La valiosa contribución de los fitosanitarios destaca en la producción de alimentos, en especial cuando este 17 de julio se celebra su día, en la Mayor de las Antillas.
Lo caracteriza la entrega y profesionalidad en la lucha contra plagas, enfermedades en las plantas y en ayudar a minimizar la utilización de los productos químicos en la agricultura.
Cuidar de la salud de los cultivos agrícolas es una tarea que va más allá de la responsabilidad, las buenas prácticas y los deseos de los productores individuales o estatales, pues en esa gestión a los fitosanitarios le corresponde un decisivo rol.
La prevención de enfermedades, hongos y plagas de insectos dañinos en plantaciones tabacaleras y de cultivos varios; también en las siembras del frijol fasciolo, muy perjudicado por el Megalurothrips usitatus o trip de la flor.

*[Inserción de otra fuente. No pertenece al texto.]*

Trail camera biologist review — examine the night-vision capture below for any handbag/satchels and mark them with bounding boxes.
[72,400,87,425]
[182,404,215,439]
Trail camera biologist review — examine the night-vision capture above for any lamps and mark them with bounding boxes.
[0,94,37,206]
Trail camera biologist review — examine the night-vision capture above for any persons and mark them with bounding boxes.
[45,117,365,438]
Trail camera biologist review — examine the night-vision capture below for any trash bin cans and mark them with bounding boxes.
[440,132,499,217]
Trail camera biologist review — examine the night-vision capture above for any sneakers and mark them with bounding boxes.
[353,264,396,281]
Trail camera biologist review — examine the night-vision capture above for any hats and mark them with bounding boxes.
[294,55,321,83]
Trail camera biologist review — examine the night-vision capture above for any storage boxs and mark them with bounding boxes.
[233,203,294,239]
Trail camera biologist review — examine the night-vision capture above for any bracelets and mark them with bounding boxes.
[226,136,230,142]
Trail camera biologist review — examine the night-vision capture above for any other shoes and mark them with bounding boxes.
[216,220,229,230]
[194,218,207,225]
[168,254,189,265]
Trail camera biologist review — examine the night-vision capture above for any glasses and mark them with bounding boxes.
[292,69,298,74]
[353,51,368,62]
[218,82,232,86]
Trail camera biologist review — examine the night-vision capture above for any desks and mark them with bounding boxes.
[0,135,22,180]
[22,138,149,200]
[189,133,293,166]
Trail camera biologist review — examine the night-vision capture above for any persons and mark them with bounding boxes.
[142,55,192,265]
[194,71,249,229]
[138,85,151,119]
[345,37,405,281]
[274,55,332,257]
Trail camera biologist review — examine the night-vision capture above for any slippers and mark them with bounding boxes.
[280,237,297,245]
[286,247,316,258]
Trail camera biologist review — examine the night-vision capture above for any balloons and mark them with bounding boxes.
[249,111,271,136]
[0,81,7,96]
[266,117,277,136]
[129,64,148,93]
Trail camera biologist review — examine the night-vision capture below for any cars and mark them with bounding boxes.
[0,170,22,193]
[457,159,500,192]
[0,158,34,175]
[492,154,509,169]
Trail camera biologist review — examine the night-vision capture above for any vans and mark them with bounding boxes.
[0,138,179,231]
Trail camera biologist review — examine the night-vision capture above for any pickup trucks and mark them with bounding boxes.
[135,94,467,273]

Igualmente como especialistas capacitan a los tenentes de tierra, en relación con la amplia entomofauna existente en Cuba y enseñan a disminuir las poblaciones de los que perjudican los cultivos con el empleo de especies benéficas, muchas de las cuales se reproducen en los laboratorios de Sanidad Vegetal.
Asimismo, realizan acciones prácticas para el control biológico, la instalación de trampas de colores, a la vez que se empeñan en la vigilancia de las plantas exóticas invasoras para evitar su propagación en áreas cultivables.
Lograr sembrados sanos es posible; incluso, sin el uso de productos químicos, deficitarios hoy en el país y con tendencia al desuso, porque cada vez crece el interés por la agricultura ecológica, que redunda en mayor calidad de los alimentos y la protección del entorno.
La labor de los fitosanitarios es de reconocimiento permanente y en especial el 17 de julio de cada año, ya que en fecha similar -de 1884- nació Patricio Cardín Peñarredonda, primer entomólogo agrícola cubano, y uno de los iniciadores de la Sanidad Vegetal en el territorio.